Try it
Repeat each entry word for word; the images are not part of the copy.
---------- Material for the task ----------
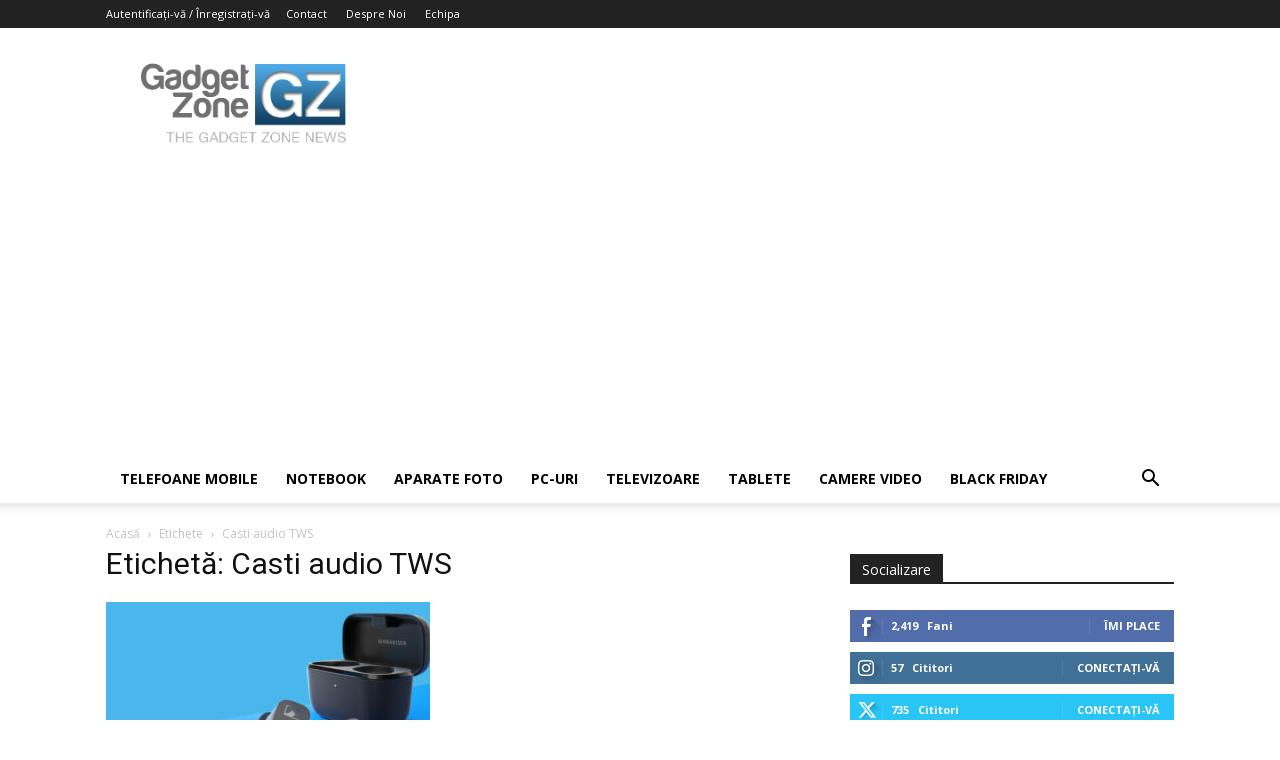

--- FILE ---
content_type: text/html; charset=utf-8
request_url: https://www.google.com/recaptcha/api2/aframe
body_size: 223
content:
<!DOCTYPE HTML><html><head><meta http-equiv="content-type" content="text/html; charset=UTF-8"></head><body><script nonce="gTXP4-rix37qNR4K22CVDw">/** Anti-fraud and anti-abuse applications only. See google.com/recaptcha */ try{var clients={'sodar':'https://pagead2.googlesyndication.com/pagead/sodar?'};window.addEventListener("message",function(a){try{if(a.source===window.parent){var b=JSON.parse(a.data);var c=clients[b['id']];if(c){var d=document.createElement('img');d.src=c+b['params']+'&rc='+(localStorage.getItem("rc::a")?sessionStorage.getItem("rc::b"):"");window.document.body.appendChild(d);sessionStorage.setItem("rc::e",parseInt(sessionStorage.getItem("rc::e")||0)+1);localStorage.setItem("rc::h",'1768947085182');}}}catch(b){}});window.parent.postMessage("_grecaptcha_ready", "*");}catch(b){}</script></body></html>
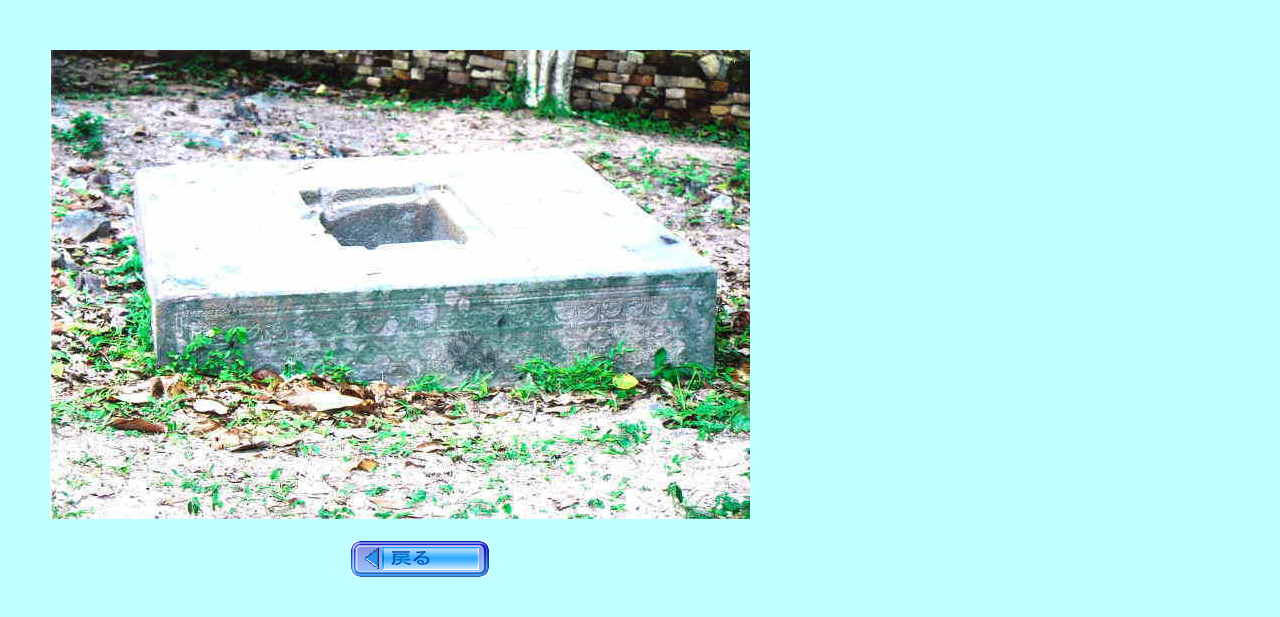

--- FILE ---
content_type: text/html
request_url: http://naganuki.jp/sunan08.htm
body_size: 800
content:
<!DOCTYPE HTML PUBLIC "-//W3C//DTD HTML 4.01 Transitional//EN">
<HTML>
<HEAD>
<META http-equiv="Content-Type" content="text/html; charset=Shift_JIS">
<META name="GENERATOR" content="IBM WebSphere Studio Homepage Builder Version 7.0.0.0 for Windows">
<META http-equiv="Content-Style-Type" content="text/css">
<META name="IBM:HPB-Input-Mode" content="mode/flm; pagewidth=940; pageheight=1200">
<TITLE></TITLE>
</HEAD>
<BODY bgcolor="#bfffff">
<DIV style="top : 50px;left : 50px;
  position : absolute;
  z-index : 1;
" id="Layer1"><IMG src="sunan08.jpg" border="0" width="700" height="469"></DIV>
<DIV style="top : 541px;left : 351px;
  position : absolute;
  z-index : 2;
" id="Layer2"><A href="sunan.htm" target="_self"><IMG src="aa1.gif" width="138" height="36" border="0"></A></DIV>
</BODY>
</HTML>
----------
Result
--- FILE ---
content_type: text/html; charset=utf-8
request_url: https://www.google.com/recaptcha/api2/aframe
body_size: 223
content:
<!DOCTYPE HTML><html><head><meta http-equiv="content-type" content="text/html; charset=UTF-8"></head><body><script nonce="gTXP4-rix37qNR4K22CVDw">/** Anti-fraud and anti-abuse applications only. See google.com/recaptcha */ try{var clients={'sodar':'https://pagead2.googlesyndication.com/pagead/sodar?'};window.addEventListener("message",function(a){try{if(a.source===window.parent){var b=JSON.parse(a.data);var c=clients[b['id']];if(c){var d=document.createElement('img');d.src=c+b['params']+'&rc='+(localStorage.getItem("rc::a")?sessionStorage.getItem("rc::b"):"");window.document.body.appendChild(d);sessionStorage.setItem("rc::e",parseInt(sessionStorage.getItem("rc::e")||0)+1);localStorage.setItem("rc::h",'1768947085182');}}}catch(b){}});window.parent.postMessage("_grecaptcha_ready", "*");}catch(b){}</script></body></html>

--- FILE ---
content_type: text/html
request_url: http://naganuki.jp/sunan08.htm
body_size: 800
content:
<!DOCTYPE HTML PUBLIC "-//W3C//DTD HTML 4.01 Transitional//EN">
<HTML>
<HEAD>
<META http-equiv="Content-Type" content="text/html; charset=Shift_JIS">
<META name="GENERATOR" content="IBM WebSphere Studio Homepage Builder Version 7.0.0.0 for Windows">
<META http-equiv="Content-Style-Type" content="text/css">
<META name="IBM:HPB-Input-Mode" content="mode/flm; pagewidth=940; pageheight=1200">
<TITLE></TITLE>
</HEAD>
<BODY bgcolor="#bfffff">
<DIV style="top : 50px;left : 50px;
  position : absolute;
  z-index : 1;
" id="Layer1"><IMG src="sunan08.jpg" border="0" width="700" height="469"></DIV>
<DIV style="top : 541px;left : 351px;
  position : absolute;
  z-index : 2;
" id="Layer2"><A href="sunan.htm" target="_self"><IMG src="aa1.gif" width="138" height="36" border="0"></A></DIV>
</BODY>
</HTML>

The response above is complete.